Grandiose, indeed. And, eventful, for sure.

The speedster appeared to have clear sailing when he zoomed to the front and was headed to the wire unchallenged in the deep stretch.  But just as surprising as his victory appeared to be easy, the colt suddenly decided to make a right hand turn nearing the wire.

The swerve was so severe that Saez nearly lost his irons and went tumbling off — first to the right, and then to the left.  As he tried all he could just to hang on for another couple of hundred yards, Free Drop Billy was making his closing move. Suddenly, with a horse now in front of him, Albarado shifted to the inside and had dead aim on the leader.

They ran out of time, and, as luck — or the lack thereof — would have it, they ran out of ground, too. They were only able to edge out Givemeaminit for second.  Before the race, Romans was just as confident as Lukas.

“I like our horse,” Romans said. “I think we’ve got a big chance. he’s doing super, good horse, he’s coming into it right, further the better. Hopefully there’s some speed in front, and we get to run by them. He’s just training good.
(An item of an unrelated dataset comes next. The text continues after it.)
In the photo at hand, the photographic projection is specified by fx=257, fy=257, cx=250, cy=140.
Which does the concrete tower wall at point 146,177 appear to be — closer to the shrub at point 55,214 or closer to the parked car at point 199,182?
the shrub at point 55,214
I always thought he was a good horse, and he’s run well in his races.”

He was running very good at the end of the Hopeful, too.  But the leader — and, perhaps, the distraction — got the best of them.

Despite the decision of the New York Stewards to make no decision, many observers thought there should have been a disqualification of the race winner, and the title should be handed over to runner-up Free Drop Bill and rider Robby Albarado — who ended up losing by only a neck.

Included in that group was Free Drop Bill’s trainer, Dale Romans.

According to The Daily Racing Form’s columnist, David Grening, Romans called the non-call a “horrible decision.”

But Romans still may get the last laugh. In addition to Free Drop Bill, Romans has another one sitting in the wings ready for a return match with the Hopeful winner.

On June 15, at Churchill Downs, in his career debut, Sporting Chance lost by a growing 11/4 lengths to another very talented runner of Romans.  That one’s name is Dak Attack — who has since gone on to win the Ellis Park Juvenile and should be considered a top contender for some major Stakes events left on this fall’s calendar — including the G1 Breeders’ Futurity at Keeneland in October, and, perhaps, the G1 Breeders’ Cup Juvenile at Del Mar the first weekend in November.

Dak Attack is owned by the Albaugh Racing Stables and Brereton C. Jones, who bred the colt and sold 3/4ths sod him as a yearling.  (He was the focus of a major feature on The Pressbox earlier this week.)